**Task details:** Write out all of the records precisely. Skip anything that is a picture.
** BEGIN Dataset content **
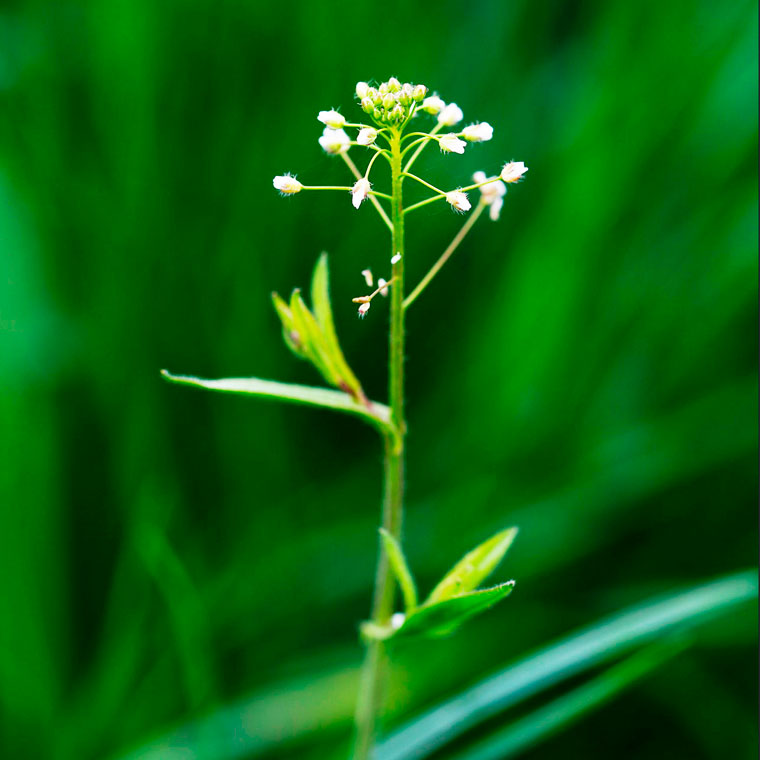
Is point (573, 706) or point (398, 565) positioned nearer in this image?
point (398, 565)

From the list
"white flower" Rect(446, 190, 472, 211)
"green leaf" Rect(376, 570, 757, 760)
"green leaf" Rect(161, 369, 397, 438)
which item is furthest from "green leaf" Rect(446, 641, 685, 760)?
"white flower" Rect(446, 190, 472, 211)

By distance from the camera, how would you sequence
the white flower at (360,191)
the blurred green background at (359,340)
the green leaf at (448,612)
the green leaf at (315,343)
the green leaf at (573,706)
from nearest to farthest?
the white flower at (360,191) → the green leaf at (448,612) → the green leaf at (315,343) → the green leaf at (573,706) → the blurred green background at (359,340)

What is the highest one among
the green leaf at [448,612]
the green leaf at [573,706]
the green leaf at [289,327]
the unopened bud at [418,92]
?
the unopened bud at [418,92]

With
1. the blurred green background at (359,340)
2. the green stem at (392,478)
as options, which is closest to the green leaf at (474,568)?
the green stem at (392,478)

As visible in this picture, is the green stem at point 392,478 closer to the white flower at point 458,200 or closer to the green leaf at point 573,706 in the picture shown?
the white flower at point 458,200

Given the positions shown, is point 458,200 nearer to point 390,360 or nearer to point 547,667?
point 390,360

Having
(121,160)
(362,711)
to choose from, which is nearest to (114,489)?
(121,160)

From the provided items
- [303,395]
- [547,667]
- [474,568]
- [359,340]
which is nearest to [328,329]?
[303,395]
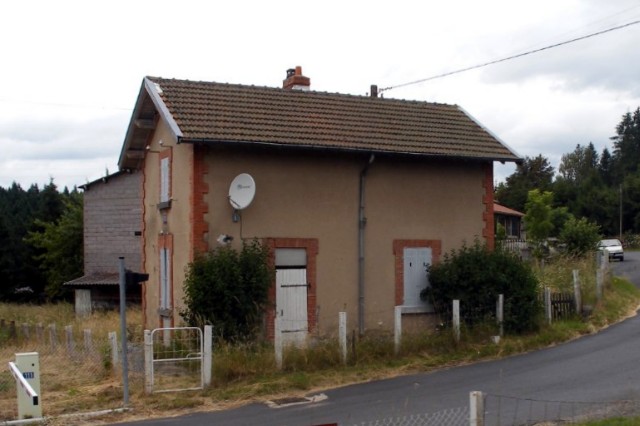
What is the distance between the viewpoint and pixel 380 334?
17.5 meters

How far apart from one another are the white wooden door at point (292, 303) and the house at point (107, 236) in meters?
19.2

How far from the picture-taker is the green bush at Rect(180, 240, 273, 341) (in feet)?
50.1

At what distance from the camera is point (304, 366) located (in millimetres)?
14594

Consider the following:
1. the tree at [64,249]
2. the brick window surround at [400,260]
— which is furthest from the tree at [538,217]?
the tree at [64,249]

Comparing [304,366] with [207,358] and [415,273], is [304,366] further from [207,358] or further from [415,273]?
[415,273]

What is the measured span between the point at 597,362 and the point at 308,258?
6.18m

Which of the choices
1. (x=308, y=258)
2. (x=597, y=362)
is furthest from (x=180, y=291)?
(x=597, y=362)

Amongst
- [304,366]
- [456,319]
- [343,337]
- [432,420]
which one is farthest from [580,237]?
[432,420]

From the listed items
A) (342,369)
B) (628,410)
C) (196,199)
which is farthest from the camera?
(196,199)

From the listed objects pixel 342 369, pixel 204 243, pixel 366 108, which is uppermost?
pixel 366 108

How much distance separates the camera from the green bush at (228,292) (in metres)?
15.3

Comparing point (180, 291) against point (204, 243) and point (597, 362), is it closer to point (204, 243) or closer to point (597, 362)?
point (204, 243)

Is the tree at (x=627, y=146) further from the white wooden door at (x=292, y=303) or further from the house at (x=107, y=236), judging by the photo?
the white wooden door at (x=292, y=303)

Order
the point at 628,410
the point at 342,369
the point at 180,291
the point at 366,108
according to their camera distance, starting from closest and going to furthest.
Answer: the point at 628,410 < the point at 342,369 < the point at 180,291 < the point at 366,108
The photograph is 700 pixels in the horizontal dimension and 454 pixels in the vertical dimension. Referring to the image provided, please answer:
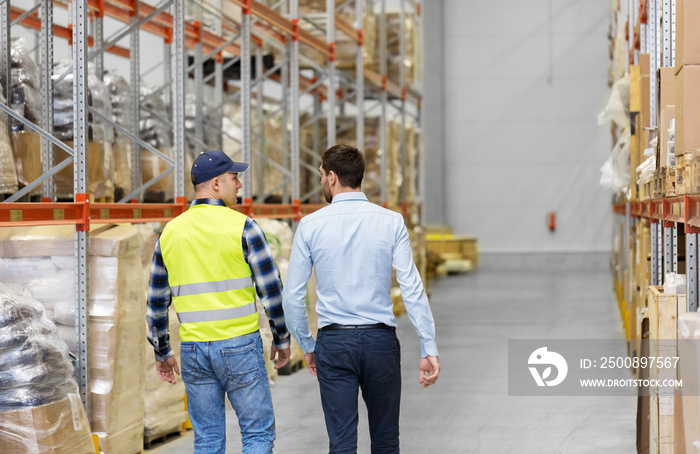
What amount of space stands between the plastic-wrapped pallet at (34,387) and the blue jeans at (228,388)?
1.06m

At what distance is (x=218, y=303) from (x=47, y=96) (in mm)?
2656

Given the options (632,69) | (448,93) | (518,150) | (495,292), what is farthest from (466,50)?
(632,69)

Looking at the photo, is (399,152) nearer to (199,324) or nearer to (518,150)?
(518,150)

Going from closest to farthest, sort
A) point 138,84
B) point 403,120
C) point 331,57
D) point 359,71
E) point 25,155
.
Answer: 1. point 25,155
2. point 138,84
3. point 331,57
4. point 359,71
5. point 403,120

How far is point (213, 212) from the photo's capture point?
4066 millimetres

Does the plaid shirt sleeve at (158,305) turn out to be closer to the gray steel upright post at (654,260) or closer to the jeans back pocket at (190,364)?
Answer: the jeans back pocket at (190,364)

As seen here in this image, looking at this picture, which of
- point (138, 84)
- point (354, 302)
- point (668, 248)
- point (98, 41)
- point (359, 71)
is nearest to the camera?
point (354, 302)

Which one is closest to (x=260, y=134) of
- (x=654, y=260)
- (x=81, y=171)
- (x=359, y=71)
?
(x=359, y=71)

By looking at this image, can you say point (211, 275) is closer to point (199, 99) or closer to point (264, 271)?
point (264, 271)

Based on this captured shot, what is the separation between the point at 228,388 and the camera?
405 cm

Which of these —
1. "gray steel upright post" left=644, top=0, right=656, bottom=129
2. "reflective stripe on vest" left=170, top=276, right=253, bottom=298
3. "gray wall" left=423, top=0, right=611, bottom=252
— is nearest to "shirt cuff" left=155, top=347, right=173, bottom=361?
"reflective stripe on vest" left=170, top=276, right=253, bottom=298

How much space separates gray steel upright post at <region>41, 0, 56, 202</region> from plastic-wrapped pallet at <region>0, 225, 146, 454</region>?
0.43 meters

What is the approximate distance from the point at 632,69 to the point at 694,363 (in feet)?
15.0

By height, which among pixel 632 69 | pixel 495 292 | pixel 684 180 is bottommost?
pixel 495 292
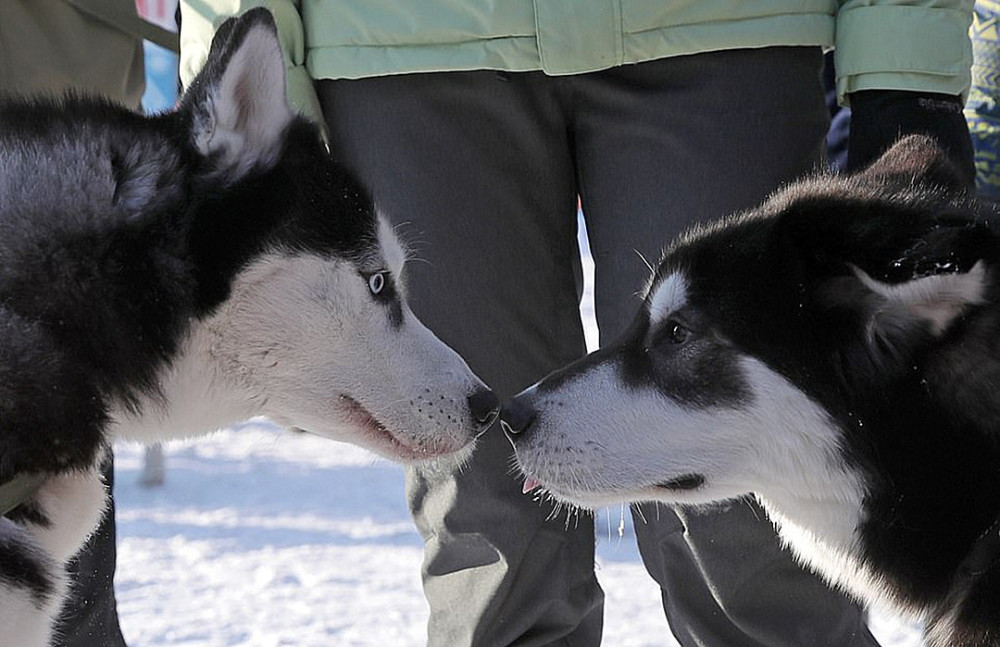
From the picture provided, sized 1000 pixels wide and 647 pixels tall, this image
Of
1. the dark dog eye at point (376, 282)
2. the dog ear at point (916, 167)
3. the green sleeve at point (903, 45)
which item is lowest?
the dark dog eye at point (376, 282)

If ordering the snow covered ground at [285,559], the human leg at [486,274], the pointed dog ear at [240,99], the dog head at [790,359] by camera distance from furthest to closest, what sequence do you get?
the snow covered ground at [285,559], the human leg at [486,274], the pointed dog ear at [240,99], the dog head at [790,359]

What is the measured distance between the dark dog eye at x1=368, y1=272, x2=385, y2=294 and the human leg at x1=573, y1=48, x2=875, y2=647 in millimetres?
500

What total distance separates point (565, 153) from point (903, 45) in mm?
650

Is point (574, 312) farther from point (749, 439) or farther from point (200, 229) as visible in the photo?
point (200, 229)

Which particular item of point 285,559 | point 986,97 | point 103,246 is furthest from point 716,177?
point 285,559

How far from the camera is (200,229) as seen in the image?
1.76 meters

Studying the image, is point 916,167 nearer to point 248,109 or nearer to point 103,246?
point 248,109

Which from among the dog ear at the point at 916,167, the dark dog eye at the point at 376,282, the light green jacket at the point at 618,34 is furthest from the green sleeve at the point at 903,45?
the dark dog eye at the point at 376,282

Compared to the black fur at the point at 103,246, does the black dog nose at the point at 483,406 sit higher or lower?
lower

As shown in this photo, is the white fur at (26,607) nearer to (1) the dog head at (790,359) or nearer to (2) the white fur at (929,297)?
(1) the dog head at (790,359)

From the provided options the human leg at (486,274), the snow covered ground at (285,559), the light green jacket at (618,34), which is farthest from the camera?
the snow covered ground at (285,559)

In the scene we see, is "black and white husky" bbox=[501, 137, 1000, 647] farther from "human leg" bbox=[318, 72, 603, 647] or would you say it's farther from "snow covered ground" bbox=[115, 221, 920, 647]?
"snow covered ground" bbox=[115, 221, 920, 647]

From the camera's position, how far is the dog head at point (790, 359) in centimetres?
165

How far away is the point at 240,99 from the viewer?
1852mm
** END Dataset content **
**Solution to this problem:**
Is point (573, 706) or point (398, 565) positioned nearer in this image?
point (398, 565)

From the list
"white flower" Rect(446, 190, 472, 211)
"green leaf" Rect(376, 570, 757, 760)
"green leaf" Rect(161, 369, 397, 438)
which item is furthest from "green leaf" Rect(446, 641, 685, 760)?
"white flower" Rect(446, 190, 472, 211)

By distance from the camera, how would you sequence
the white flower at (360,191)
the blurred green background at (359,340)
the green leaf at (448,612)
the green leaf at (315,343)
the green leaf at (573,706)
from nearest to farthest?
the white flower at (360,191) → the green leaf at (448,612) → the green leaf at (315,343) → the green leaf at (573,706) → the blurred green background at (359,340)

What is the highest one among
the green leaf at [448,612]
the green leaf at [573,706]
the green leaf at [289,327]
the unopened bud at [418,92]
?
the unopened bud at [418,92]

With
1. the blurred green background at (359,340)
2. the green stem at (392,478)
as options, which is closest to the green leaf at (474,568)?
the green stem at (392,478)

As visible in this picture, is the green stem at point 392,478 closer to the white flower at point 458,200 or closer to the green leaf at point 573,706 in the picture shown?
the white flower at point 458,200

Given the positions shown, is point 458,200 nearer to point 390,360 or nearer to point 547,667?
point 390,360

Having
(121,160)
(362,711)
to choose from, which is nearest to (114,489)?
(121,160)

From the provided items
- [303,395]
- [547,667]
- [474,568]
- [359,340]
which is nearest to [328,329]?
[303,395]
What is the distance between the viewpoint and pixel 380 334?
17.5 meters

How far apart from one another are the white wooden door at point (292, 303) and the house at point (107, 236) in meters?
19.2

How far from the picture-taker is the green bush at Rect(180, 240, 273, 341) (in feet)?
50.1

At what distance from the camera is point (304, 366) located (in millimetres)?
14594

Consider the following:
1. the tree at [64,249]
2. the brick window surround at [400,260]
— which is furthest from the tree at [538,217]?
the tree at [64,249]

Comparing [304,366] with [207,358] and [415,273], is [304,366] further from [207,358] or further from [415,273]?
[415,273]

What is the measured span between the point at 597,362 and the point at 308,258?
6.18m

Which of the choices
1. (x=308, y=258)
2. (x=597, y=362)
is furthest from (x=180, y=291)?
(x=597, y=362)

Amongst
- [304,366]
- [456,319]
- [343,337]
- [432,420]
which one is farthest from [580,237]?
[432,420]

From the listed items
A) (342,369)
B) (628,410)
C) (196,199)
which is farthest from the camera?
(196,199)

From the listed objects pixel 342 369, pixel 204 243, pixel 366 108, which is uppermost?
pixel 366 108

How much distance separates the camera from the green bush at (228,292) (in metres)?
15.3

Comparing point (180, 291) against point (204, 243) and point (597, 362), is it closer to point (204, 243) or closer to point (597, 362)?
point (204, 243)

Is the tree at (x=627, y=146) further from the white wooden door at (x=292, y=303) or further from the house at (x=107, y=236), judging by the photo?
the white wooden door at (x=292, y=303)

Order
the point at 628,410
the point at 342,369
the point at 180,291
the point at 366,108
according to their camera distance, starting from closest and going to furthest.
Answer: the point at 628,410 < the point at 342,369 < the point at 180,291 < the point at 366,108
The photograph is 700 pixels in the horizontal dimension and 454 pixels in the vertical dimension. Referring to the image provided, please answer:
What amount of space stands between the plastic-wrapped pallet at (34,387) and the blue jeans at (228,388)?
1.06m

At what distance is (x=218, y=303) from (x=47, y=96) (in mm)?
2656

Given the options (632,69) | (448,93) | (518,150) | (495,292), what is farthest from (466,50)?
(632,69)

Looking at the photo, is (399,152) nearer to (199,324) or nearer to (518,150)?
(518,150)

Going from closest to farthest, sort
A) point 138,84
B) point 403,120
C) point 331,57
D) point 359,71
E) point 25,155
.
Answer: 1. point 25,155
2. point 138,84
3. point 331,57
4. point 359,71
5. point 403,120

How far is point (213, 212) from the photo's capture point?
4066 millimetres

Does the plaid shirt sleeve at (158,305) turn out to be closer to the gray steel upright post at (654,260) or closer to the jeans back pocket at (190,364)?
Answer: the jeans back pocket at (190,364)

As seen here in this image, looking at this picture, which of
- point (138, 84)
- point (354, 302)
- point (668, 248)
- point (98, 41)
- point (359, 71)
is nearest to the camera?
point (354, 302)

Which one is closest to (x=260, y=134) of
- (x=654, y=260)
- (x=81, y=171)
- (x=359, y=71)
?
(x=359, y=71)

By looking at this image, can you say point (211, 275) is closer to point (199, 99) or closer to point (264, 271)?
point (264, 271)

Based on this captured shot, what is the separation between the point at 228,388 and the camera?
405 cm

Which of these —
1. "gray steel upright post" left=644, top=0, right=656, bottom=129
2. "reflective stripe on vest" left=170, top=276, right=253, bottom=298
3. "gray wall" left=423, top=0, right=611, bottom=252
— is nearest to "shirt cuff" left=155, top=347, right=173, bottom=361?
"reflective stripe on vest" left=170, top=276, right=253, bottom=298

How much space separates gray steel upright post at <region>41, 0, 56, 202</region> from plastic-wrapped pallet at <region>0, 225, 146, 454</region>?
0.43 meters

What is the approximate distance from the point at 632,69 to the point at 694,363 (in feet)?
15.0

By height, which among pixel 632 69 | pixel 495 292 | pixel 684 180 is bottommost?
pixel 495 292
From the picture provided, sized 1000 pixels wide and 647 pixels tall, this image
Of
1. the dark dog eye at point (376, 282)
2. the dog ear at point (916, 167)
3. the green sleeve at point (903, 45)
which item is lowest?
the dark dog eye at point (376, 282)

If ordering the snow covered ground at [285,559], the human leg at [486,274], the pointed dog ear at [240,99], the dog head at [790,359] by camera distance from furthest to closest, what sequence do you get?
the snow covered ground at [285,559], the human leg at [486,274], the pointed dog ear at [240,99], the dog head at [790,359]

What is the measured distance between the dark dog eye at x1=368, y1=272, x2=385, y2=294 and the human leg at x1=573, y1=48, x2=875, y2=647 in millimetres?
500

What total distance separates point (565, 153) from point (903, 45) in mm?
650

Is point (574, 312) farther from point (749, 439) or farther from point (200, 229) as visible in the photo?
point (200, 229)

Which particular item of point 285,559 | point 986,97 | point 103,246 is furthest from point 716,177?
point 285,559

How far from the camera is (200,229) as seen in the image?
1.76 meters

Studying the image, is point 916,167 nearer to point 248,109 or nearer to point 103,246?
point 248,109

Which from among the dog ear at the point at 916,167, the dark dog eye at the point at 376,282, the light green jacket at the point at 618,34 is furthest from the green sleeve at the point at 903,45?
the dark dog eye at the point at 376,282

Compared to the black fur at the point at 103,246, does the black dog nose at the point at 483,406 sit higher or lower?
lower

As shown in this photo, is the white fur at (26,607) nearer to (1) the dog head at (790,359) or nearer to (2) the white fur at (929,297)?
(1) the dog head at (790,359)

From the provided options the human leg at (486,274), the snow covered ground at (285,559), the light green jacket at (618,34), which is farthest from the camera?
the snow covered ground at (285,559)

In the scene we see, is "black and white husky" bbox=[501, 137, 1000, 647] farther from "human leg" bbox=[318, 72, 603, 647] or would you say it's farther from "snow covered ground" bbox=[115, 221, 920, 647]?
"snow covered ground" bbox=[115, 221, 920, 647]

From the camera's position, how far is the dog head at point (790, 359) in centimetres?
165

How far away is the point at 240,99 from the viewer?
1852mm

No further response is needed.